So your Maytag Atlantis washer finishes spinning the water out of your clothes and then squeals like a Burmese war pig in heat. Since you’re a fixit kind of a guy, you dutifully check for foreign objects between the inner basket and the tub. Nothing. You even check for restictions under the tub. Still nothing. Maybe you even replaced the thrust bearing but your washer still makes that awful squealing whenever it completes the spin cycle or when you open the lid during the spin cycle. Perplexed? Confused? Keep reading, grasshopper, all is revealed.

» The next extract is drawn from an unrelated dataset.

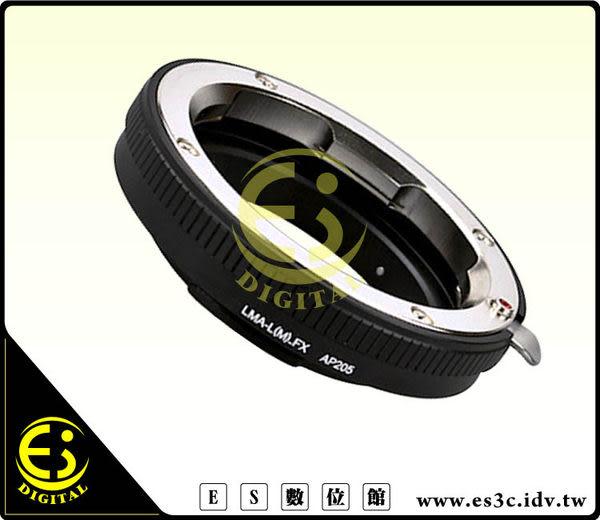 ES數位館 專業級 Leica M 系列鏡頭轉Fuji X-Pro 1 X 系列 機身 專用 機身鏡頭 轉接環 KW71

The problem is the brake. Usually, what’s happening is moisture gets on the brake rotor and the squealing is heard when the brake stator is applied to stop the tub from spinning.This moisture, by the way, drips down from the tub onto the brake rotor which could indicate a leaky tub seal. If you can’t see it actively dripping when you fill the tub with water, don’t worry about the tub seal.
Often, you can fix the squealing by cleaning the rotor and stator with a light sandpaper, such as emory cloth. If that doesn’t work or if the brakes are badly worn, you’ll need to replace the brake stator and rotor. If you need to replace ‘em, do it as a set, don’t just change the stator without also replacing the rotor, or vice versa. And here’s a bonus tip: the brake spring exerts 200 pounds of force. If you try to remove the 5/16″ screws without using this brake removal tool, you could have a real mess on your hands…or in your hands.
The Cliff Notes version of the instructions for replacing the brake rotor and stator:
- Tip the unit back.
- Remove the main pulley.
- Attach the brake release tool.
- Remove the seven 5/16 screws holding the stator.
- You’ll need to pull the tub forward to get the stator over the lip it is caught on.
- Then unscrew the brake.
- Abadee, abadee, abadee, that’s all folks!
Awwite, go quiet that noisy washer down.